LLM chat endpoints security
What middleBrick covers
- Black-box LLM endpoint probing without code access
- Adversarial prompt tests across three scan tiers
- Authentication support for tokens and keys
- Mapping findings to OWASP API Top 10 (2023)
- Header allowlist for controlled request forwarding
- Prioritized risk scoring with remediation guidance
Threat model for LLM chat endpoints
LLM chat endpoints expose prompts, context, and configuration to a model-facing API surface. Attackers probe these routes to extract system instructions, jailbreak guardrails, enforce unintended behavior, or harvest sensitive data from responses. Because prompts travel in headers, body, or metadata, misconfigured endpoints can leak credentials or internal logic.

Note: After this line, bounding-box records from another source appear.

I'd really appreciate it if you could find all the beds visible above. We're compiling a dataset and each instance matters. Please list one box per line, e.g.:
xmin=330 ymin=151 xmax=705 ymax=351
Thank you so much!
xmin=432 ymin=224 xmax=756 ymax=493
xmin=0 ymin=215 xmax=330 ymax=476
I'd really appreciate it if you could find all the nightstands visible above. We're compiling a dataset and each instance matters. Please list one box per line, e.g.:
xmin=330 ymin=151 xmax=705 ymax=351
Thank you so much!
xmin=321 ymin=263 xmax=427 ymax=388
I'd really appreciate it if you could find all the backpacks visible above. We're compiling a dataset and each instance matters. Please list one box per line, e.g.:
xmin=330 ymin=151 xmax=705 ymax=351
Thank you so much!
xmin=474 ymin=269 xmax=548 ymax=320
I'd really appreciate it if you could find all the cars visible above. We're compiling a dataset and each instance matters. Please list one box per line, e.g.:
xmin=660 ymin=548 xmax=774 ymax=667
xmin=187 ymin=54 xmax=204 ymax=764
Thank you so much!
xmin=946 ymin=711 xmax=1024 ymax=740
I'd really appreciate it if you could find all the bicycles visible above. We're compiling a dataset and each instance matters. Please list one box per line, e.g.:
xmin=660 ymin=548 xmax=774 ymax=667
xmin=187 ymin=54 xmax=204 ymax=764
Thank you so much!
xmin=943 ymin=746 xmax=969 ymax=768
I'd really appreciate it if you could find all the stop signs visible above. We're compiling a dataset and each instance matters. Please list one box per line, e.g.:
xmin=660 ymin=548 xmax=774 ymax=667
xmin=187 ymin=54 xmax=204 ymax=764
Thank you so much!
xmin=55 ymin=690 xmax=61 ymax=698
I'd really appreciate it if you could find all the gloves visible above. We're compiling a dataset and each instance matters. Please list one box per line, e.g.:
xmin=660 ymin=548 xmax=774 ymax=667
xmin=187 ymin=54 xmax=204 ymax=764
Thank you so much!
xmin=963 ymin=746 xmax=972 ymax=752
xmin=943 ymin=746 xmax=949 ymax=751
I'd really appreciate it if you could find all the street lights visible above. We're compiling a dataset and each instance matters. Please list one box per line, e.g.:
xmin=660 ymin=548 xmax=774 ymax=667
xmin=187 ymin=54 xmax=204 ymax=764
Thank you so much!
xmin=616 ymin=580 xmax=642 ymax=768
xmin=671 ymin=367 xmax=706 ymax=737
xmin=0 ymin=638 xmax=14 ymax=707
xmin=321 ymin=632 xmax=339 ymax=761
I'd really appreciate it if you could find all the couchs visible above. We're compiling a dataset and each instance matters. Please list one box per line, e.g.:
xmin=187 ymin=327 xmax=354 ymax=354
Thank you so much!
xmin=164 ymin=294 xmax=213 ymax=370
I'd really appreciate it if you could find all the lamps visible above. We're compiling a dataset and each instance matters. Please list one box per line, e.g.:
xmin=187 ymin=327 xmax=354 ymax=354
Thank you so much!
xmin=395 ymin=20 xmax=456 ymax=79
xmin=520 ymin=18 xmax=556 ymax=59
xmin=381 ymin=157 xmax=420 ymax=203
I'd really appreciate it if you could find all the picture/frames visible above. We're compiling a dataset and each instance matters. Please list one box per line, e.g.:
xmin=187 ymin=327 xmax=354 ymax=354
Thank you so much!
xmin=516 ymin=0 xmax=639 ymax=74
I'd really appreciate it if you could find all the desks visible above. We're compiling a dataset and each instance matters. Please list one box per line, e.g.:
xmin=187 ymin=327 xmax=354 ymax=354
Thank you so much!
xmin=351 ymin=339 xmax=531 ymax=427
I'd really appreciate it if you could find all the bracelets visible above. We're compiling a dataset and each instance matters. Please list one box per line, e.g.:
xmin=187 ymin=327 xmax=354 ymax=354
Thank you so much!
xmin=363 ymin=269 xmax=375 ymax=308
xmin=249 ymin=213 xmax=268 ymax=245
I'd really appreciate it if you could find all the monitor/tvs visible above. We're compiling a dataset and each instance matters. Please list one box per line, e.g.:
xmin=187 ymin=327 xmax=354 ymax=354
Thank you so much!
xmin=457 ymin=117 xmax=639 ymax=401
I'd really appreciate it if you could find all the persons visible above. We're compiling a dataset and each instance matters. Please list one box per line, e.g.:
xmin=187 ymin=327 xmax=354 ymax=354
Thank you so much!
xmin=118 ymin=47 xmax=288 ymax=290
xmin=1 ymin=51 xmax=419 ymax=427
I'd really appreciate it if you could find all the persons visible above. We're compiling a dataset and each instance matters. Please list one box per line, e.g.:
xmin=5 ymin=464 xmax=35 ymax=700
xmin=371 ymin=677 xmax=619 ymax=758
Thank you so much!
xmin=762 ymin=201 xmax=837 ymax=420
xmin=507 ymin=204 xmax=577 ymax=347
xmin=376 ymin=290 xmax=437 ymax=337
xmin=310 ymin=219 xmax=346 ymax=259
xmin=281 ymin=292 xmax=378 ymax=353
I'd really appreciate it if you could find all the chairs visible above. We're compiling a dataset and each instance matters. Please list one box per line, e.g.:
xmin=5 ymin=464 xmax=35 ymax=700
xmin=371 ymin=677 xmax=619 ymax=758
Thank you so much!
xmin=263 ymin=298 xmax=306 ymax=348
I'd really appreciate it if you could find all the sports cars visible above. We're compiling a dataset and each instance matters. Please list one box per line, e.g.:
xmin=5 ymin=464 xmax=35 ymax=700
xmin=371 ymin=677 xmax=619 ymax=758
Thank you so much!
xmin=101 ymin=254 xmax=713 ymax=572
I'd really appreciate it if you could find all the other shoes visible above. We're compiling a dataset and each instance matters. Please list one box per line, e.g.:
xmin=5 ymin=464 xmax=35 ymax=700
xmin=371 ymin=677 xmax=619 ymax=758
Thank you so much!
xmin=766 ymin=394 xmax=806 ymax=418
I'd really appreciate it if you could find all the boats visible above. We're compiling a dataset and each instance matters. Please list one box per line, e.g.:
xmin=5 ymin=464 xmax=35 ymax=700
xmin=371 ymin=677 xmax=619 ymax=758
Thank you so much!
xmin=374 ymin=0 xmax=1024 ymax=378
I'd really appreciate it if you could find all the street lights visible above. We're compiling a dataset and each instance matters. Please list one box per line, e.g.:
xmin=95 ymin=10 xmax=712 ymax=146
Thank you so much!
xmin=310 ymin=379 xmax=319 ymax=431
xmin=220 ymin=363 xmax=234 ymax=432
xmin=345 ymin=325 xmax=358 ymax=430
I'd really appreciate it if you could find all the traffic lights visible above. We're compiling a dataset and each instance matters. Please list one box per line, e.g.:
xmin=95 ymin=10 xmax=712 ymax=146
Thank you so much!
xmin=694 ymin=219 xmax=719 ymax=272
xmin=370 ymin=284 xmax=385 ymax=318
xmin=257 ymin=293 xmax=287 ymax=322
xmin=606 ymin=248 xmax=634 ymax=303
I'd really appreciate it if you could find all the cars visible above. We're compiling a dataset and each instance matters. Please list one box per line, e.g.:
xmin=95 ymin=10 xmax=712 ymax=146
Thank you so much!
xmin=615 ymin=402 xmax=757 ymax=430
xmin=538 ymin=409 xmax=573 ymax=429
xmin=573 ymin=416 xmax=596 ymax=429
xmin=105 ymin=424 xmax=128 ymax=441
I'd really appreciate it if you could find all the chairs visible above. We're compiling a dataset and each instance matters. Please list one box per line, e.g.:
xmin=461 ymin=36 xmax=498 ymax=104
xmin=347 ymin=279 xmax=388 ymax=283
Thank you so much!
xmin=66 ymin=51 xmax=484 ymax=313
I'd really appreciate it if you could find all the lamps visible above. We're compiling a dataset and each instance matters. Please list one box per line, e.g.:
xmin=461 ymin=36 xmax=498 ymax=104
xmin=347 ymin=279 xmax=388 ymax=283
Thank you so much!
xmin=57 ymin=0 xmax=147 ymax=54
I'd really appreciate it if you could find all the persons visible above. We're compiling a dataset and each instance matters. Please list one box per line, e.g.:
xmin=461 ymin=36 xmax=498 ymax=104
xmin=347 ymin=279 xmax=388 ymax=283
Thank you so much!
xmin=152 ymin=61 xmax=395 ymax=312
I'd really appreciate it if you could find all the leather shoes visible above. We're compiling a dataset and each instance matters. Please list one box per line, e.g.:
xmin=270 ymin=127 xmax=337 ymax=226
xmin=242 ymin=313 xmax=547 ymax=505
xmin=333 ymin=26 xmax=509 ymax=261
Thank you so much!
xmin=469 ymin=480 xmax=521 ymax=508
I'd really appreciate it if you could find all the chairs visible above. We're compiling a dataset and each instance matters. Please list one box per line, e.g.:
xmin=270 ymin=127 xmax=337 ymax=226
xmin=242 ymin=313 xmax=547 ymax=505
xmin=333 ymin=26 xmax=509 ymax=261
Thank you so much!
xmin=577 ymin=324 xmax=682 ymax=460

Black-box scanning validates what an attacker can observe without code or network access, testing only the runtime behavior of the endpoint.
How black-box scanning evaluates LLM chat security
The scanner interacts with chat completions endpoints using read-only methods and text-only POST payloads, avoiding destructive or intrusive tests. It sends adversarial probes across three scan tiers to map risks across prompt injection, data exfiltration, and token abuse. Findings are mapped to OWASP API Top 10 (2023) and highlight issues such as system prompt extraction, instruction override attempts, jailbreak patterns, and PII leakage in responses.
Covered LLM security categories
Detection focuses on input handling, model behavior, and output safety. The scanner checks for missing or weak authentication on chat routes, excessive data exposure in responses, and insecure handling of URL-accepting parameters that could enable SSRF. It also identifies missing versioning and server fingerprinting around the chat API, alongside risks such as debug endpoints or dangerous HTTP methods that increase exposure surface.
Authenticated scanning requirements
Higher-tier scans support authenticated chat sessions using Bearer tokens, API keys, Basic auth, or cookies. Domain verification is enforced through DNS TXT records or an HTTP well-known file to ensure only the domain owner can submit credentials. The scanner forwards a restricted allowlist of headers, including Authorization, X-API-Key, Cookie, and X-Custom-* headers, limiting exposure of internal infrastructure.
Remediation guidance and limitations
The scanner detects and reports findings with prioritized risk scores and remediation guidance, but it does not patch, block, or fix runtime behavior. LLM-specific business logic vulnerabilities require domain expertise and cannot be automatically detected. Organizations should combine scanner output with manual review and red-team exercises for high-stakes architectures.